The S3 uploader reliably uploads rotated task log files to S3 for archiving. These logs can then be downloaded directly from the Singularity UI.
The S3 downloader downloads and extract artifacts from S3 outside of the context of an executor - this is useful to avoid using the memory (page cache) of the executor process and also downloads from S3 without pre-generating expiring URIs (a bad idea inside Mesos.)
While the Mesos agent has the ability to garbage collect tasks, the cleanup process maintains consistent state with other Singularity services (like the uploader and log watcher). This is a utility that is meant to run in each agent on CRON (e.g once per hour) and will clean the sandbox of finished or failed tasks that the Singualrity executor failed to clean.

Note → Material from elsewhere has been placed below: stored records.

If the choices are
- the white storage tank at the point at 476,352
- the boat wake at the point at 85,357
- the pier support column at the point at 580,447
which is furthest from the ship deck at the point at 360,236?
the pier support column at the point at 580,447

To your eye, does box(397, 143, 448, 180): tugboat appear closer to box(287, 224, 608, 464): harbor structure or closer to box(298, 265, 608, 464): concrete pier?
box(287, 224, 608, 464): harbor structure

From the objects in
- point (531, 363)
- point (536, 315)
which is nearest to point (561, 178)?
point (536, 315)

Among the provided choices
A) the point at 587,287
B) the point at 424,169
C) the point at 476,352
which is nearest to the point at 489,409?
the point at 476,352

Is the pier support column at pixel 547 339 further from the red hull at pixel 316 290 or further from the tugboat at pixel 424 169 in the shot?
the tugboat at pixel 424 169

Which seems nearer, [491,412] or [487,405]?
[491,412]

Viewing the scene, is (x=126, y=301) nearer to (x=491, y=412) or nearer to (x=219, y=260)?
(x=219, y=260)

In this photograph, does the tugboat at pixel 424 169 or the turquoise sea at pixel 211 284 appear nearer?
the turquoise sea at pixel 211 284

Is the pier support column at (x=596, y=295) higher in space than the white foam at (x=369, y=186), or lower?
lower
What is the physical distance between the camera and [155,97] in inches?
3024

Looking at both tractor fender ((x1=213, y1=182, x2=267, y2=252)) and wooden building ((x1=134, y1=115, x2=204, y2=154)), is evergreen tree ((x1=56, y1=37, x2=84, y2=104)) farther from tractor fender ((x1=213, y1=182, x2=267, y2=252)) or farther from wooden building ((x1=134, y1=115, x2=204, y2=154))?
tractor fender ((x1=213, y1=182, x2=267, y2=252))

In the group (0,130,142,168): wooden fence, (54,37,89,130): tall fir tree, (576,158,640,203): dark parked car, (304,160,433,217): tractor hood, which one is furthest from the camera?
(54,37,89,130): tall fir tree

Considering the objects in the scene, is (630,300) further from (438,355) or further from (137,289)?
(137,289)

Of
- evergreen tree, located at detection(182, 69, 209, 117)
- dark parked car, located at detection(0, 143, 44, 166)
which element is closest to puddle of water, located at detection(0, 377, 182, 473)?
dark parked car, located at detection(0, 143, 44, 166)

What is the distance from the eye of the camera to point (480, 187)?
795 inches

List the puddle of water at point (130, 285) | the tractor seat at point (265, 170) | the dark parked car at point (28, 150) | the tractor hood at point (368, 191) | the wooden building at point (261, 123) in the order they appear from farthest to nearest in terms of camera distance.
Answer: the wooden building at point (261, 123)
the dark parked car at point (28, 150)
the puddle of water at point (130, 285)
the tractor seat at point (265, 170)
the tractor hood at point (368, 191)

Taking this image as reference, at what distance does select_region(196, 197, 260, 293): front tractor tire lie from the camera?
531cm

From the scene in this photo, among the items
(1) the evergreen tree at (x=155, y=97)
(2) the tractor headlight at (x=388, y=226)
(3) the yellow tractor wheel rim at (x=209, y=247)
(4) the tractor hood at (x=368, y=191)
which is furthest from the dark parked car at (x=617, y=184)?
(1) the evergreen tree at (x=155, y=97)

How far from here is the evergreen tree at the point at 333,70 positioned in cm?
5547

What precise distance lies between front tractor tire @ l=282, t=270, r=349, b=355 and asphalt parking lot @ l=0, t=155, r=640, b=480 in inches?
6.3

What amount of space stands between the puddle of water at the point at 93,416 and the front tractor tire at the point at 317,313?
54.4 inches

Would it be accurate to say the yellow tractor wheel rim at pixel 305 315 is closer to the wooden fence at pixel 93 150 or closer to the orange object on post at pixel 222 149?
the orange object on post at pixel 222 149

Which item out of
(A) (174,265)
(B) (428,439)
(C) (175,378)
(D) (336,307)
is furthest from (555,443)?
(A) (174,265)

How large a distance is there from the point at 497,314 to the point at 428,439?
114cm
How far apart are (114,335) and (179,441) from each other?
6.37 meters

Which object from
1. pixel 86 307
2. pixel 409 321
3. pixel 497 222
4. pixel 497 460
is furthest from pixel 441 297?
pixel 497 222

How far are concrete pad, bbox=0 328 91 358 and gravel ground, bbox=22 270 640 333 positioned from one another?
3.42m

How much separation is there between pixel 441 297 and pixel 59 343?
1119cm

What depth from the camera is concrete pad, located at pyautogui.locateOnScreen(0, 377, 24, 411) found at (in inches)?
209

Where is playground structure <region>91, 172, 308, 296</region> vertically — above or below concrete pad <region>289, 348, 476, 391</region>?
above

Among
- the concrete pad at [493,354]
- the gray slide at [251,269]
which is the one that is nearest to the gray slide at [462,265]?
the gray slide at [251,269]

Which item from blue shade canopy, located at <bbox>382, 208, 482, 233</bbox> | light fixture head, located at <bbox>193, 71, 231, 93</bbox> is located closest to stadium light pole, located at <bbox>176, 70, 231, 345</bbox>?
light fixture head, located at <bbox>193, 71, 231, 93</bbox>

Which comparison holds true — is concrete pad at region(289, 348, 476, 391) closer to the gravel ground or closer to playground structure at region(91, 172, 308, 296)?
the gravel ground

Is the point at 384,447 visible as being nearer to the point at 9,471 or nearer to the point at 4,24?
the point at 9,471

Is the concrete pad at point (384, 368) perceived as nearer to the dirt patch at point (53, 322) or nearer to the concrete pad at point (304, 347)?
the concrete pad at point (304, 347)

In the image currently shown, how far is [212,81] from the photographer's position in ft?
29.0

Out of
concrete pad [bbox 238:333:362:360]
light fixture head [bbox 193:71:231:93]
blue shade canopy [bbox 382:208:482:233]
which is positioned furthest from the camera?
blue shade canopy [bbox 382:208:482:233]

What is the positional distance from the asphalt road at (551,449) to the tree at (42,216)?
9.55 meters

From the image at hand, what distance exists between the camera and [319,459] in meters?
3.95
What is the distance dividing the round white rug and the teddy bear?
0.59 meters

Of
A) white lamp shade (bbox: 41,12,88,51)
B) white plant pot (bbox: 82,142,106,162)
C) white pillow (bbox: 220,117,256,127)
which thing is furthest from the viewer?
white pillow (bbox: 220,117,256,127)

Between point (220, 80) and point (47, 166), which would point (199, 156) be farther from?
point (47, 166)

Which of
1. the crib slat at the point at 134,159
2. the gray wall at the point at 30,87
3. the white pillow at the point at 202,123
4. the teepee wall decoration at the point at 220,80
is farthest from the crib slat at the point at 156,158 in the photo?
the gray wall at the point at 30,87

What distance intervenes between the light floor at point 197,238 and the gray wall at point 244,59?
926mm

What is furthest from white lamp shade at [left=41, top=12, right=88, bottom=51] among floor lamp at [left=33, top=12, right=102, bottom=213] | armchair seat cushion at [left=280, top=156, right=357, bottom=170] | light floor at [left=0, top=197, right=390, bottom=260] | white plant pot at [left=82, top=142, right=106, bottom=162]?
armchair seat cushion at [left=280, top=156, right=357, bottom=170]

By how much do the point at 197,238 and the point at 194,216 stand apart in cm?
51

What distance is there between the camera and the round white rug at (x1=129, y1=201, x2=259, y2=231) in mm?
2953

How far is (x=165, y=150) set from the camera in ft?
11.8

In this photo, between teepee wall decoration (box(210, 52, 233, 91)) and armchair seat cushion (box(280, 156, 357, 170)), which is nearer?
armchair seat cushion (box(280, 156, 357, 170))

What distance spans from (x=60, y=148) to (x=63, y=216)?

The log watcher is an experimental service that provides log tailing and streaming / forwarding of executor task log lines to third party services like fluentd or logstash to support real-time log viewing and searching.
The Out of Memory process Killer is an experimental service that replaces the default memory limit checking supported by Mesos and Linux Kernel CGROUPS. The intention of the OOM Killer is to provide more consistent task notification when tasks are killed. It is also an attempt to workaround Linux Kernel issues with CGROUP OOMs and also prevents the CGROUP OOM killer from killing tasks due to page cache overages.